→ Instructions:
**1.** Duplicate the portion of the pandoc-ling notes below from "EDIT: newer technical" up to and including "value (method 'must_be_at_least')".
**2.** In the pandoc-ling notes below, list every distinct all-capital grammatical abbreviation used in the gloss line of the Dutch example.

→ Text under study:
- Opening Delimiter -
EDIT: newer technical part lives now here 231226-1702 Ideas for annotating glosses in my Masterarbeit
cysouw/pandoc-ling: Pandoc Lua filter for linguistic examples
> pandoc --lua-filter=pandoc_ling.lua 231225-2240\ Glosses\ markdown\ magic.pandoc.md -o test.pdf
Error running filter pandoc_ling.lua:
pandoc_ling.lua:21: attempt to call a nil value (method 'must_be_at_least')
stack traceback:
pandoc_ling.lua:21: in main chunk
:::ex
| Dutch (Germanic)
| Deze zin is in het nederlands.
| DEM sentence AUX in DET dutch.
| This sentence is dutch.
:::
:::ex | Dutch (Germanic) | Deze zin is in het nederlands. | DEM sentence AUX in DET dutch. | This sentence is dutch. :::
.. it was the pandoc version. Updated. No error, but no luck either.
- Closing Delimiter -
→ Entries supplied:
- Opening Delimiter -
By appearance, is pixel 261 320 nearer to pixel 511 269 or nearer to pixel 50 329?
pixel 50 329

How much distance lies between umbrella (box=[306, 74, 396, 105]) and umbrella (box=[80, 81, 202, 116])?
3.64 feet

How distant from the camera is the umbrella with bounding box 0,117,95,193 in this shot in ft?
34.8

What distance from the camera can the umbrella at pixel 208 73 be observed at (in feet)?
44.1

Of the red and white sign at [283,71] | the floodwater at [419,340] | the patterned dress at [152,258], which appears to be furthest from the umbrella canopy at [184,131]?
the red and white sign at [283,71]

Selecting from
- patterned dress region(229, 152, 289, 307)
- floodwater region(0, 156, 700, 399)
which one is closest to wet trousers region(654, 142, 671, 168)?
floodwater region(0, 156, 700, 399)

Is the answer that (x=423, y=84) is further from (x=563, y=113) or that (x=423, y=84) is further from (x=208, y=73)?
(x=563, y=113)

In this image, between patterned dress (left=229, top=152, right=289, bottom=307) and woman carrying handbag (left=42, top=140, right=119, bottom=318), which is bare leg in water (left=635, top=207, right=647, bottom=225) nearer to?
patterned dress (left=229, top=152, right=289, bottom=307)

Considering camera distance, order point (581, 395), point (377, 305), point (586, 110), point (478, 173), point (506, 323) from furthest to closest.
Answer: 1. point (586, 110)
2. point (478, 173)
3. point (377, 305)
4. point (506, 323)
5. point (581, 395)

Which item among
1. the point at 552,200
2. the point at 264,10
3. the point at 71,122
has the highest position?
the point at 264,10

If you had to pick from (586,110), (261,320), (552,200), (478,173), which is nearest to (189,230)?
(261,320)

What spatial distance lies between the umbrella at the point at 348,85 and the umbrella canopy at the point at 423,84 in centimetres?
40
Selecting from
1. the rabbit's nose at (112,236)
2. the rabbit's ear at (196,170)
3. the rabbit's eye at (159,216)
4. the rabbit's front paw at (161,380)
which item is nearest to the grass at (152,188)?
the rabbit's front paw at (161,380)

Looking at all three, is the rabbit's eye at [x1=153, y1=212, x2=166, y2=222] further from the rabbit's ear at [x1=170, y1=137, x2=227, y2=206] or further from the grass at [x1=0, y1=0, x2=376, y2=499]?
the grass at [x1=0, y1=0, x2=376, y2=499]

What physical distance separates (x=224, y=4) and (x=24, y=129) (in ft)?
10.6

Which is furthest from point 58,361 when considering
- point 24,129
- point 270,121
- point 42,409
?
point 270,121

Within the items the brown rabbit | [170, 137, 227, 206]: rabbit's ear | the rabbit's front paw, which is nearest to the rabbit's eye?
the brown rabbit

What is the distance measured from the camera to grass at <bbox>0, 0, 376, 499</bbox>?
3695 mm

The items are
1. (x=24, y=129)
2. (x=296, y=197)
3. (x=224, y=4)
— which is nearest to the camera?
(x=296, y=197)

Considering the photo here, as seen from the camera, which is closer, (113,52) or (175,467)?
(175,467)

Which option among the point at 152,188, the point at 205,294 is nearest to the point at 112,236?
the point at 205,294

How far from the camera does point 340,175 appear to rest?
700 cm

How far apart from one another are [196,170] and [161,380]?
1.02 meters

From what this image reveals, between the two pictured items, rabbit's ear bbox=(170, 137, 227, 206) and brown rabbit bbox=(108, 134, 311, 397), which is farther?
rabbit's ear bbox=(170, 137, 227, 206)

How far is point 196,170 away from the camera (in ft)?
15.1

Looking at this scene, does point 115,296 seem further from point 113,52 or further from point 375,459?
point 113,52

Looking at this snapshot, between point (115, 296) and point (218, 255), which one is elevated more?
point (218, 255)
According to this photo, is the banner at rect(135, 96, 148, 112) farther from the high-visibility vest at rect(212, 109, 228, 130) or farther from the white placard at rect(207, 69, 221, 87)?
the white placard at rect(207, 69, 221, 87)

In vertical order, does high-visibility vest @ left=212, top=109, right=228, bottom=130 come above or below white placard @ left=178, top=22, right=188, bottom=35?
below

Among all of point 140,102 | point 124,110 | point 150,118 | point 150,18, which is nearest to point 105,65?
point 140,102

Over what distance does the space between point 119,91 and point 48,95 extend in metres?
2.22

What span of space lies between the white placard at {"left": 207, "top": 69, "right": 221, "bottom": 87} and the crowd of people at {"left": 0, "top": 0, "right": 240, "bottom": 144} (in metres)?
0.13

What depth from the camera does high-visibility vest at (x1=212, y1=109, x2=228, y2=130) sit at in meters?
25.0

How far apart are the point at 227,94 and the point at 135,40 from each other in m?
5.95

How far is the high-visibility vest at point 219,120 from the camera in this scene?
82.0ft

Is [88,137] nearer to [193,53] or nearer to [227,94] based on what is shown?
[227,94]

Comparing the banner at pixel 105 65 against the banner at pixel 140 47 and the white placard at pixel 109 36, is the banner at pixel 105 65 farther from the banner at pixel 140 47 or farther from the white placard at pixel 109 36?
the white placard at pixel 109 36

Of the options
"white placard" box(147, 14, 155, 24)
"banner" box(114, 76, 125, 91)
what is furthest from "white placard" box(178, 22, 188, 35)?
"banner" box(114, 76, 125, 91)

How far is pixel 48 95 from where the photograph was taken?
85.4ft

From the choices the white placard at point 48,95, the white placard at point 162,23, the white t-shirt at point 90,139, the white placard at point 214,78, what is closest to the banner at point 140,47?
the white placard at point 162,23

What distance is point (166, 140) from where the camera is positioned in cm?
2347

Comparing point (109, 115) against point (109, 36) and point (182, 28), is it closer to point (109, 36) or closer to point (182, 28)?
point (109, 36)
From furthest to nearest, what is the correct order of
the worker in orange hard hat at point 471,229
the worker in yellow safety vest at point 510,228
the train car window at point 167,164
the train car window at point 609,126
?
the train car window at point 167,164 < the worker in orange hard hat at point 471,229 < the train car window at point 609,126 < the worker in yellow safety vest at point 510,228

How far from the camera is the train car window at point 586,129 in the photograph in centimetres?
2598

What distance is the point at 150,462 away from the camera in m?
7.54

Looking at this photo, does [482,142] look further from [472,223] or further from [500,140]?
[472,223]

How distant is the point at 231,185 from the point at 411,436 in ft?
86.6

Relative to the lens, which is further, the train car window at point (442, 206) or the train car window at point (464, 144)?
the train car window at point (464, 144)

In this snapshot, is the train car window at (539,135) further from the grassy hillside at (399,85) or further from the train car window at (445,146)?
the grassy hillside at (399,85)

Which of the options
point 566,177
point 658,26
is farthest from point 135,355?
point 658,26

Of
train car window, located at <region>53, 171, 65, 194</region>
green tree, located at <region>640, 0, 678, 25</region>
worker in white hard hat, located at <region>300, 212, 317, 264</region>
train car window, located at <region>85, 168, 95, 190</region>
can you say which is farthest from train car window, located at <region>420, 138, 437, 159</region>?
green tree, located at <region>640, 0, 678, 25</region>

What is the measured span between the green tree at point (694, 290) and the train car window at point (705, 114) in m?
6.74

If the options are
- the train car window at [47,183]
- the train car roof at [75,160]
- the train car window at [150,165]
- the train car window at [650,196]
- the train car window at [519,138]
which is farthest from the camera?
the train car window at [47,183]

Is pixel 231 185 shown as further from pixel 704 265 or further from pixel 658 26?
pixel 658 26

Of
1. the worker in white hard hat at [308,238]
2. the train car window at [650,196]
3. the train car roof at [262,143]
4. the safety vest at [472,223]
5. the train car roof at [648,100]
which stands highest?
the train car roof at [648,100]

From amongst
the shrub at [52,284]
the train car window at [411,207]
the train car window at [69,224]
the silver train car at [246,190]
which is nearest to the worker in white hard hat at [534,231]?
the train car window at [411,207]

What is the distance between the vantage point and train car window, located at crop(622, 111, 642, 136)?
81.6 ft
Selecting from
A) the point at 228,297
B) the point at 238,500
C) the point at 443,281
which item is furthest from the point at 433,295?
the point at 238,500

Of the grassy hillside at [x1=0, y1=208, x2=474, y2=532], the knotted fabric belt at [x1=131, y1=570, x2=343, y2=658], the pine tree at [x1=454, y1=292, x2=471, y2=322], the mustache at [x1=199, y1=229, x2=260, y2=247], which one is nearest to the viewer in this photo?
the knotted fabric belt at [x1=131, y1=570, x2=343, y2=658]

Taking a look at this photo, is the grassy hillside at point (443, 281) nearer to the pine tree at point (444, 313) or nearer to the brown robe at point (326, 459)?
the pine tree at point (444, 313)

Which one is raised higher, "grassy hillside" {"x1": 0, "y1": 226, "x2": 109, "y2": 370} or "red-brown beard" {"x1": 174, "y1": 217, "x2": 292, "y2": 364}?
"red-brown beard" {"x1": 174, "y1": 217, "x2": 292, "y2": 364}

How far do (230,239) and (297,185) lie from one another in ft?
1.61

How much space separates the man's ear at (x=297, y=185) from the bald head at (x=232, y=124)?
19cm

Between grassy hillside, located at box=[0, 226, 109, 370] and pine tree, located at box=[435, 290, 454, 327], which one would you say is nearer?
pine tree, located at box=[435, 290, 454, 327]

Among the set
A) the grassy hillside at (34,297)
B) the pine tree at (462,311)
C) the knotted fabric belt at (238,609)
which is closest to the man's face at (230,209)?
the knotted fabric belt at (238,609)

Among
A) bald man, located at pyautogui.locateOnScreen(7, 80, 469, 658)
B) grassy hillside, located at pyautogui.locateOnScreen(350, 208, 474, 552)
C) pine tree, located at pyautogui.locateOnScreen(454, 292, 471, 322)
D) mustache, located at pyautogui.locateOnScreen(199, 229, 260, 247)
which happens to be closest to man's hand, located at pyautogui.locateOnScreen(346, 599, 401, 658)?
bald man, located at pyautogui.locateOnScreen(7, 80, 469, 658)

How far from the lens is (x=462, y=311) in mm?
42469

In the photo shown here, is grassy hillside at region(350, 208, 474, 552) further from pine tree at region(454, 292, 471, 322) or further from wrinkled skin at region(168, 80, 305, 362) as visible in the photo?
- Closing Delimiter -
→ Task-by-task solutions:
**1.**
EDIT: newer technical part lives now here 231226-1702 Ideas for annotating glosses in my Masterarbeit
cysouw/pandoc-ling: Pandoc Lua filter for linguistic examples
> pandoc --lua-filter=pandoc_ling.lua 231225-2240\ Glosses\ markdown\ magic.pandoc.md -o test.pdf
Error running filter pandoc_ling.lua:
pandoc_ling.lua:21: attempt to call a nil value (method 'must_be_at_least')

**2.** DEM, AUX, DET